Directive 1 - Reproduce the passage on the U.S. auto industry from "In the late" to "just the beginning.", word for word.
Directive 2 - Write what comes next in the passage on the U.S. auto industry, starting right after its final sentence.

Passage shown -

------------------------------------

BEETLES AND THE JAPANESE

In the late 1970s and early 1980s, however, the scene began to change, kind of like going bankrupt, slowly at first and then all at once. The German Volkswagen (VW), nicknamed the Beetle for its unique shape, began to appear on U.S. college campuses when I was a student in the 1960s, and by 1978 VW had opened an assembly plant to make them in New Stanton, Pennsylvania. That was just the beginning.

When I was named Counselor to the Secretary of Commerce in the Reagan administration in 1981, one of my first tasks was to help conclude an agreement with Japan under which it would “voluntarily” limit the number of vehicles its auto makers were shipping annually to the U.S. market to 1.68 million units. A lot, but still only sixteen percent of the U.S. market. “If you want to sell more in America”, we told the Japanese, “you will have to build factories in the United States and make your cars and trucks here.”

Well, that is exactly what they and then more of the Germans and then the Koreans did. As a result, one no longer hears the term “Big Three”. No one born after 1980 has any idea what it means or meant. Today, the Detroit auto makers, as we now call them, make about forty percent of the vehicles sold in the United States. Transplants (as we call the U.S. auto factories of Toyota, Honda, and other foreign auto brands) account for about twenty percent of U.S. production. Also, we now have Tesla and other new electric vehicle makers producing substantial volumes of light vehicles. The point is that none of the workers in these factories are union members. Thus, even as auto production has expanded in the U.S. the percent of auto workers who are UAW members has declined dramatically to about sixteen percent.

------------------------------------

Entries shown -

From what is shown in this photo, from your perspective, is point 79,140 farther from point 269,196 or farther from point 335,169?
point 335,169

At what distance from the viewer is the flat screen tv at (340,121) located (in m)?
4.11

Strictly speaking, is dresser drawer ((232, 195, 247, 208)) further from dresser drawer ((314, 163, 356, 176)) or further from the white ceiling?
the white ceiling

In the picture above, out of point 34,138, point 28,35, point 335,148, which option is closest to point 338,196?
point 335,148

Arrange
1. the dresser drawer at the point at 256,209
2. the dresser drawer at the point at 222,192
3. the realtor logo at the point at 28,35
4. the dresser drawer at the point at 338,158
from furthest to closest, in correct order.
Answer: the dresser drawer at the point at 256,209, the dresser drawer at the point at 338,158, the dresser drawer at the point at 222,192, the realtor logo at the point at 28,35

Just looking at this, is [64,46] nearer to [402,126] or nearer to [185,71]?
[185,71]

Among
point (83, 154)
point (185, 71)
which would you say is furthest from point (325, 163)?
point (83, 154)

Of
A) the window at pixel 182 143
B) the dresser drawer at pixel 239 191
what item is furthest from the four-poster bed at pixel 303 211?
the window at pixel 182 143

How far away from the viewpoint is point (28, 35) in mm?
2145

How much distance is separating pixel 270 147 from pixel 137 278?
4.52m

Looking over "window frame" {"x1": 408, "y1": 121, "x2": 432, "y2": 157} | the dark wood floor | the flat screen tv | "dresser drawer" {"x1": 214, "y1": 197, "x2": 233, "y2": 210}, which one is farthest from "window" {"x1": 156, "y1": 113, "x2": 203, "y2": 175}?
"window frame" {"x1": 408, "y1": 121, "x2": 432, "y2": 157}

------------------------------------

Exercise answer 1 -
In the late 1970s and early 1980s, however, the scene began to change, kind of like going bankrupt, slowly at first and then all at once. The German Volkswagen (VW), nicknamed the Beetle for its unique shape, began to appear on U.S. college campuses when I was a student in the 1960s, and by 1978 VW had opened an assembly plant to make them in New Stanton, Pennsylvania. That was just the beginning.

Exercise answer 2 -
THE RIGHT TO WORK

To be sure, the UAW workers tend to make more in wages and benefits than the non-union workers in the transplant and new EV auto factories, but the age of these workers is inexorably rising as their number, both absolute and as a percentage, continues inexorably to decline.

In order to win for the long run, Fain must not only organize the transplants and Tesla and other new EV makers. He must also dramatically reduce the imports from Mexico, Japan, South Korea, and Europe while preventing any rise in auto imports from China.

The truth is that Fain cannot do all of this and very probably can do none of it. His brave talk of organizing the likes of Toyota, Honda, and Tesla ignores the power of the Right to Work laws in twenty eight states. These laws make it illegal to force a worker to join a union or to pay union dues even if the company he/she works for is organized by a labor union. Of course, most of the transplant factories are located in states with such laws in order to avoid having to deal with American style labor unions like the UAW.

So let’s say that Fain decides to try to crack Honda USA, the biggest of the foreign producers in the U.S. Most of Honda’s production is done in Ohio which is a right to work state. Honda may not pay exactly the same as Ford or GM, but it pays well and it has never ever laid off a full time production worker which cannot be said of the Detroit producers. Moreover, Honda has been part of the growing market share of foreign brand autos in the U.S. market not a continual loser of market share like the gang from Detroit. Add to this the fact that Japanese companies tend to emphasize team work and team spirit and try very hard to maintain congenial work places. If you were a Honda worker (and especially if in the past you had been laid off by a Detroit maker) how do you think you would respond, keeping in mind that you would have to start paying union dues and probably be subject to more restrictive work rules. You would also have to keep in mind that while higher UAW level wages might be nice, they could also induce higher prices for made in America vehicles that would trigger rising levels of imports that in turn could lead to factory closures and layoffs that you are trying to avoid.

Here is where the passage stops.